ЗАДАНИЕ
Выведите без изменений часть отрывка о полярном земледелии, который дан ниже: от слов «В 1935 году» до слов «губернатора молодым луком.» включительно.

ОТРЫВОК ТЕКСТА
Слух о неслыханном — о полярном — земледелии разнесся по миру. Приехал доктор Альберте. Своими глазами он увидел «изумрудные пятна».

— That is the revelation! (Это откровение!) — несколько театрально воскликнул он. Но он был потрясен. Он приехал с Аляски, с джек-лондонской Аляски. Там он считался руководителем сельскохозяйственной опытной организации. Но кривая населения на Аляске прыгала вверх и вниз. Стихла «золотая лихорадка», и на полутора миллионах квадратных километров жило чуть больше людей, чем в молодом городе Хибиногорске. Иссякли некогда знаменитые пушные богатства, были истреблены даже олени. Экономический кризис тяжело ударил по стране. Один за другим закрылись во время кризиса все семь опытных пунктов, робко занимавшихся, впрочем, и до того лишь простенькими, случайными опытами наудачу: выйдет — не выйдет?

— Откровение! — повторял доктор Альберте, «генерал без армии».

В 1935 году в городе на Хибинах было всего три случая цынги.

Очаги земледелия уже возникали вдоль по всему гигантскому фронту нашего Крайнего Севера. На Игарке, на Колыме стояли копны сена; салат из свежих помидоров был так же вкусен, как в Киеве; внезапный глухой грохот торосов Полярного океана доносился среди мертвого молчания ночи в теплицы острова Диксон, где при искусственном свете клеточки упругих стебельков, неутомимые зеленые пряхи, совершали свое дело, таинственное, радостное, вековечное, — пряли пряжу жизни, и советские рудокопы Шпицбергена угощали в марте норвежского губернатора молодым луком.

РАЗДЕЛ МАТЕРИАЛА
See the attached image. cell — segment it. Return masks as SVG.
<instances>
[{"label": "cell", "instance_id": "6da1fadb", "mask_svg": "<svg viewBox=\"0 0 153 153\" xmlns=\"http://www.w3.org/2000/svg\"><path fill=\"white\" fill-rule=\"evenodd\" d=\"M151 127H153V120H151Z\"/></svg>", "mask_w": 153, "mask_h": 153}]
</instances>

ВЕРНЫЙ ОТВЕТ
В 1935 году в городе на Хибинах было всего три случая цынги.

Очаги земледелия уже возникали вдоль по всему гигантскому фронту нашего Крайнего Севера. На Игарке, на Колыме стояли копны сена; салат из свежих помидоров был так же вкусен, как в Киеве; внезапный глухой грохот торосов Полярного океана доносился среди мертвого молчания ночи в теплицы острова Диксон, где при искусственном свете клеточки упругих стебельков, неутомимые зеленые пряхи, совершали свое дело, таинственное, радостное, вековечное, — пряли пряжу жизни, и советские рудокопы Шпицбергена угощали в марте норвежского губернатора молодым луком.